--- Travail à faire ---
1. D'après le texte sur l'inflation et les supermarchés, quelle part du budget des ménages l'alimentation représentait-elle en 2020 ?
2. Poursuivez le texte sur l'inflation et les supermarchés à partir de sa dernière phrase.

--- Texte présenté ---
--*--

Beaucoup se trompent d’ennemis dans la lutte contre la flambée inflationniste – et les chaînes de supermarchés peut-être encore plus que les autres. Les marques de distributeur sont-elles les têtes nucléaires du food-retail ? On pourrait commencer à le croire. Filet Pur a en tout cas mené l’enquête !
Réalité
Si le gouvernement ne sauve pas notre pouvoir d’achat et nos employeurs veulent faire l’impasse sur l’indexation des salaires, devons-nous attendre le salut des supermarchés ? Commençons par mettre les points sur les i : en 2020, année de la pandémie, l’alimentation représentait presque 16% du budget des ménages. Pas plus : les chiffres viennent de Statbel. La part de l’alimentation était certes en hausse par rapport aux années précédentes, mais principalement en raison des confinements… Il est donc possible qu’elle ait légèrement baissé dans l’intervalle. Pourtant, chacun voit dans le supermarché une bouée de sauvetage pour sortir de la crise énergétique.

--*--

--- Données fournies ---
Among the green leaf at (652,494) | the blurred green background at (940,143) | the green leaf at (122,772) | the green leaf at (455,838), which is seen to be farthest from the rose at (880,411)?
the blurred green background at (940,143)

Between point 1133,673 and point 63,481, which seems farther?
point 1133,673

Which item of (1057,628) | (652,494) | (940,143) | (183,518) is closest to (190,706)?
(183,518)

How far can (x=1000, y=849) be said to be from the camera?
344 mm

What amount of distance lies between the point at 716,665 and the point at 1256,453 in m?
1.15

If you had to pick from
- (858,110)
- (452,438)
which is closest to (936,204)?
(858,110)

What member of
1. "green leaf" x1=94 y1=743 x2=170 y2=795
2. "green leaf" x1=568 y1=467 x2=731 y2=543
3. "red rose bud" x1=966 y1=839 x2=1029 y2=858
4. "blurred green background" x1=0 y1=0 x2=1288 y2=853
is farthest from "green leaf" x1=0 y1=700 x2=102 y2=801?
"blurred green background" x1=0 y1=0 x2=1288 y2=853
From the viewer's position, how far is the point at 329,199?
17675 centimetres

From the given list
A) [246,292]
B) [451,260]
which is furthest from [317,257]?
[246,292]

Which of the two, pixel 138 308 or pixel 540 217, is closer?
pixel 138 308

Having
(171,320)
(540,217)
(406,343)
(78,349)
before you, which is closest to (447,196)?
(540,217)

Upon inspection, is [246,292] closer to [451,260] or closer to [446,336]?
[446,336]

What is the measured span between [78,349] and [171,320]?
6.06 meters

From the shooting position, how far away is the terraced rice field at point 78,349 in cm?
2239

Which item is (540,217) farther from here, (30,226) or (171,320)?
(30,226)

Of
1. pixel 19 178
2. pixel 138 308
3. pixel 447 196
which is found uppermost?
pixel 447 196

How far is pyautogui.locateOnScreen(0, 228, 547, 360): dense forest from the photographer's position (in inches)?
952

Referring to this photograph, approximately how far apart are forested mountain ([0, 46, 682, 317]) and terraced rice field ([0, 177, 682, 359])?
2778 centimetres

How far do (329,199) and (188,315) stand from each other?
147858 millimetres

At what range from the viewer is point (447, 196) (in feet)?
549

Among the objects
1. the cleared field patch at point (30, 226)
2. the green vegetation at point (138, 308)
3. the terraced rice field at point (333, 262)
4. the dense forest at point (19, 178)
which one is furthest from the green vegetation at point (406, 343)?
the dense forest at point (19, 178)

--*--

--- Réponses dans l'ordre ---
1. Presque 16 % du budget des ménages.

2.
Si l’on en croit les nombreuses comparaisons de prix sans queue ni tête publiées dans les journaux populaires, les ménages pourraient économiser « plusieurs dizaines d’euros » par caddie en ne faisant désormais leurs courses qu’en France, en étant attentifs aux promotions et en achetant des marques de premier prix de qualité inférieure. Promouvoir des comportements indésirables, cela devient un peu la marque de fabrique de ces médias. Et ces comparaisons se fondent invariablement sur l’hypothèse qu’aujourd’hui, vous n’achetez les marques les plus chères chez Delhaize ou Carrefour que lorsqu’elles ne sont pas en promotion. Il faut donc dire les choses : on est ici à mille lieues de la réalité.
Colère
Pourtant, nos supermarchés en subissent les conséquences. Flattés par autant d’attention, ils sont trop heureux de se projeter une nouvelle fois en grands défenseurs de votre (et de mon) pouvoir d’achat. C’est notamment ce que fait Colruyt depuis cette semaine avec une nouvelle publicité d’une sérénité frappante dans la presse écrite, qui explique comment des réductions de coûts permettent de baisser des prix. Plusieurs collègues et néanmoins concurrents se sentent cependant obligés de dénoncer les vrais coupables : les grands méchants fabricants de produits de marques, qui mettent notre prospérité en péril avec leurs augmentations de prix insolentes. Il faut que cela cesse, bien sûr : soit on jette résolument ces tricheurs hors des rayons, soit on les cloue au pilori sur la place publique. Ou les deux, tant qu’on y est.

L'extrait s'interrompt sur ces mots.